Meet Ron Moten, Aspiring Media Mogul
Attention D.C. politicos: Ronald Moten is out of the beef-squashing business.
The Peaceoholics honcho, for years called on by politicos far and wide to do gang interventions and conflict resolution, has moved on to his next project: media entrepreneur.
His outlet, launching today, is called OtherSide Magazine. Get it? If not, here's the publication's tagline: "Every Story Has Another Side."
Where his former job was all about settling tussles, this enterprise stands to stir them up. "I want a vehicle to tell both sides of the story," he says Friday afternoon in his new office, a modest storefront on Martin Luther King Avenue in Congress Heights, a few blocks from Ballou High School.
In the front of the office, formerly a church, his only employee, Damon Gorham, does design work on a computer; Moten has a bare desk set up in the back, in the boiler room—as in right next to the furnace. "I've always been a media man, a promotions man," he says, sitting behind it. "The toothpaste can get out of the tube, and it can do much damage."
Like the whole fishy fire truck fiasco, he says—Peaceoholics found itself in the middle of the controversy over the giveaway of surplus city emergency equipment to the Dominican Republic, even though investigations later determined the group was little more than a middle man. The affair meant a bright light was shined on the nonprofit, soiling its reputation and imperiling its funding. (Moten says he is no longer involved in Peaceoholics' day-to-day operations, but he remains on its board.)

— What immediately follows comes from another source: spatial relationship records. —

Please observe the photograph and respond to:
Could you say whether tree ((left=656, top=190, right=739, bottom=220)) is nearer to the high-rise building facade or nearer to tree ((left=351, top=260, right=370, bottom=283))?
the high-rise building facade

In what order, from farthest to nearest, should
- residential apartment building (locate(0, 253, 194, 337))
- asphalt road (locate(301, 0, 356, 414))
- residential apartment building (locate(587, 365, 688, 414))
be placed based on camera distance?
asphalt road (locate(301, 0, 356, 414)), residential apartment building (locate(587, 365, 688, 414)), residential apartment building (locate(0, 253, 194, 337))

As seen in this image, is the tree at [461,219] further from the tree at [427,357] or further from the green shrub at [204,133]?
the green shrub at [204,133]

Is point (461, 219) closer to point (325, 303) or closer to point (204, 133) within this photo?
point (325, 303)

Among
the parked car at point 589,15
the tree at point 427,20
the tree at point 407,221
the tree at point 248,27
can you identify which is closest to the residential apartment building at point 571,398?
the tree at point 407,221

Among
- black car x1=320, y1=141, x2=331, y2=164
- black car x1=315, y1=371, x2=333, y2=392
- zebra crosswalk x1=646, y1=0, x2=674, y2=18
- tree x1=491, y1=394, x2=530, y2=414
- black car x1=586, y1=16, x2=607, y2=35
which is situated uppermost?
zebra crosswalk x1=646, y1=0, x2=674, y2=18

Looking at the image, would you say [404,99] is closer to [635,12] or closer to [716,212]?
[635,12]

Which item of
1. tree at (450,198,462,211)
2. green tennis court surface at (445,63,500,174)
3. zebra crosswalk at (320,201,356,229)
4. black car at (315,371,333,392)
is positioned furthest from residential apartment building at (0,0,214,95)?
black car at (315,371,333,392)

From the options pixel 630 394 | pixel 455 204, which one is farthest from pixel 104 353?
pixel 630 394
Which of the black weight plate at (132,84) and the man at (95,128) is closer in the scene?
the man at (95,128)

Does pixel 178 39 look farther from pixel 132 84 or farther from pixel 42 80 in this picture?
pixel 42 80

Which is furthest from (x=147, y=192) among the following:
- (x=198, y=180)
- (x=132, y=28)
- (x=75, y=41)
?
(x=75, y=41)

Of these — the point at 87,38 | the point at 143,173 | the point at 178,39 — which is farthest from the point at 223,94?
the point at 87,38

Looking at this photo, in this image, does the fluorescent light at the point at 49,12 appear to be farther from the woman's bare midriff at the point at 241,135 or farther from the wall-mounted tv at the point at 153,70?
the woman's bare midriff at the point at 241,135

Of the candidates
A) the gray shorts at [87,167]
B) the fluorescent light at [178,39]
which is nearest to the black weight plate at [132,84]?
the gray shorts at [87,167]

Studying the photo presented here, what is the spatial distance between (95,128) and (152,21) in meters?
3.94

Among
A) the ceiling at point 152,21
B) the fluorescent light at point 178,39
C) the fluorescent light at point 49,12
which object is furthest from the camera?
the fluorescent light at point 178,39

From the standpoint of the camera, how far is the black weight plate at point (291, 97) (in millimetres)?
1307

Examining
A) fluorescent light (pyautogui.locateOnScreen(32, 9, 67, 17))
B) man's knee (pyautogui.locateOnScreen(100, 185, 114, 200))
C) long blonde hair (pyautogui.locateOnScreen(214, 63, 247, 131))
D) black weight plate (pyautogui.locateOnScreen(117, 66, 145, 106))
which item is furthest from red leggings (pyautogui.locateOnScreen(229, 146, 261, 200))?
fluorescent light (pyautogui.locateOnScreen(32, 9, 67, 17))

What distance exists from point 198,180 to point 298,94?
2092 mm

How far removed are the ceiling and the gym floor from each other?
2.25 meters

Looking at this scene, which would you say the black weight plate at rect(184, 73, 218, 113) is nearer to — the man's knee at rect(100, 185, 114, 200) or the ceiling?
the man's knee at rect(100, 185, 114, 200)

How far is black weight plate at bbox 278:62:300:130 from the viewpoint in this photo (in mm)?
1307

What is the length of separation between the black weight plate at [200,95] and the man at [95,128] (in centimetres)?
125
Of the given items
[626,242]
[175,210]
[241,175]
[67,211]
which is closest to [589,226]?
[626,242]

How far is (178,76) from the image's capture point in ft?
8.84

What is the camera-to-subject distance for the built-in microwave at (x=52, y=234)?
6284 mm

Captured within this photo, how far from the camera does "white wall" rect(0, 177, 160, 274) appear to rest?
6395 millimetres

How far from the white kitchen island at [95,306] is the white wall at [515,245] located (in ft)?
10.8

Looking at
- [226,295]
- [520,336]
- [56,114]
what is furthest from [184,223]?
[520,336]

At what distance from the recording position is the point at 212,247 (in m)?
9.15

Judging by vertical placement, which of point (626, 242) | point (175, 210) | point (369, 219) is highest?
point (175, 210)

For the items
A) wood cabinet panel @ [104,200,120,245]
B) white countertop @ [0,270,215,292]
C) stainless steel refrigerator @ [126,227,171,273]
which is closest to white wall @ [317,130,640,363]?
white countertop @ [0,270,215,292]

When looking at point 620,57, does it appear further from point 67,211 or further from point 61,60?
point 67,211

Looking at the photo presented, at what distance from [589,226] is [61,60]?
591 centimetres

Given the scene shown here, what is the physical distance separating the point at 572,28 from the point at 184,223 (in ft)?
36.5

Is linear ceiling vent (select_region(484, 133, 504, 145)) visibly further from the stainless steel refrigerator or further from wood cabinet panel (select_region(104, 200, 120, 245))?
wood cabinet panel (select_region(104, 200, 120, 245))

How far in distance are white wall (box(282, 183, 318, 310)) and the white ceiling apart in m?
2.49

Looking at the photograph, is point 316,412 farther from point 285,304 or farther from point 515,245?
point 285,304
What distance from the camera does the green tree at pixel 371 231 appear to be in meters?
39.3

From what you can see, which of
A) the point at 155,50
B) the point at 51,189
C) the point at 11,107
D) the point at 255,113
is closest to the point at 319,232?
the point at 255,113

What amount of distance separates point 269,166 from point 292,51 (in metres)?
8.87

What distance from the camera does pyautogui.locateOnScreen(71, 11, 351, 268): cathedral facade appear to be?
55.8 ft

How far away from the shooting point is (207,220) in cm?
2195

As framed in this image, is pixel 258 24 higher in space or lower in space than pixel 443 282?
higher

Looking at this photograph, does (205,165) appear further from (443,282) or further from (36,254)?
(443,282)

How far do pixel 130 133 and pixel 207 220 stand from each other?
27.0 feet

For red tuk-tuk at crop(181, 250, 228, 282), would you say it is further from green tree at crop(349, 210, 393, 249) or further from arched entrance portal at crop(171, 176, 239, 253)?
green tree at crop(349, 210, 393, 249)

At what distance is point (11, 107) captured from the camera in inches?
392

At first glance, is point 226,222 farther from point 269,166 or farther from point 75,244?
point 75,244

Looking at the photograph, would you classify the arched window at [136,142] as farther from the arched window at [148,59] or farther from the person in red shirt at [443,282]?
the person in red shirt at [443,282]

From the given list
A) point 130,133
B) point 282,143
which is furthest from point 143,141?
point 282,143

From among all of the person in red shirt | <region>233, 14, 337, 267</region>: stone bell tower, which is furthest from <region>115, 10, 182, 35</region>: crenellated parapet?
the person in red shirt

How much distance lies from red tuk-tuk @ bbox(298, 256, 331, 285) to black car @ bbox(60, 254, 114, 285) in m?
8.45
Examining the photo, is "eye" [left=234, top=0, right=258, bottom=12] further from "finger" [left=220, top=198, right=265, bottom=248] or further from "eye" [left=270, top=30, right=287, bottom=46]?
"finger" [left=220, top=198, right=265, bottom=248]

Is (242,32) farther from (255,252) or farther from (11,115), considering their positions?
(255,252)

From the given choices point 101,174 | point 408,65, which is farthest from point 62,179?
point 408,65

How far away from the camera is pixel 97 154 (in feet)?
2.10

So what stories these days deserve the "other side" treatment?
For one, Moten details "The Other Side of Omar Karim"—the principal owner of Banneker Ventures and frat brother of Mayor Adrian M. Fenty who became entangled in the parks contracting mess. The article describes Karim, Banneker, and the parks contracts in the glowingest of glowing terms.
To wit: "Like Benjamin Banneker, Mr. Karim has committed himself and the firm he founded to improving Washington, DC. The mission of the firm is "[t]o change the world...one community at a time." Banneker Ventures has remained true to this mission. This is a company whose ideals began to remind me of the noble goals and objectives of the Civil Rights Movement and such leaders as Dr. Martin Luther King, Jr. and Rosa Parks."
The other subjects of OtherSide Magazine align pretty closely with Fenty's political agenda. One piece deems Ward 7 Councilmember Yvette Alexander the "Worst Politician of the Year" for comments she allegedly made about dropouts. Another takes At-Large Councilmember Phil Mendelson to task for supporting tougher penalties for liquid PCP possession. Another talks up Blue Skye Construction, the D.C. government contractor owned by Fenty ally Scottie Irving, and its efforts to employ ex-offenders and troubled youth.
But OtherSide tackles some non-D.C.-specific topics as well. There's a piece explaining why rapper T.I. sought to buy a vertiable arsenal of unregistered machine guns. Another piece deems Rush Limbaugh a "homegrown terrorist." And then there's this biological perspective on Tiger Woods: 'Woods, like all humans who have come before him, suffers from two conflicting biological programs—the urge to establish a pair-bond with a mate to develop a family versus the urge to consistently find new mates to fertilize and subsequently diversify his genetic potential through the generations."
"That's something the dudes in the street are going to read," Moten says.
The articles are published on the Web, but Moten's also printed up 5,000 copies of an eight-page newsletter promoting his stories. (The Karim piece is printed in full.) Already today, LL found stacks of the newsletters inside the John A. Wilson Building. Moten says he has youths handing them out at Metro stops and elsewhere around town today.
Besides the newsletter and Web site, Moten says he plans to do Internet video broadcasts and PR work. And his cash cow is a market well-known to the well-established music promoter—go-go flyers, done by Gorham in a slick, bold style. "Flyers alone will pay the bill on this building," Moten said Friday. "We're doing all the go-go bands, but we're going to start marketing to nonprofits."
Moten's going to have to expand his enterprise at some point, and soon. He credits "some saving souls" with helping him with start-up costs, but he's the bottom line looms. "I'm gonna need some advertisers within a month and a half," he says. "And I'm gonna get 'em."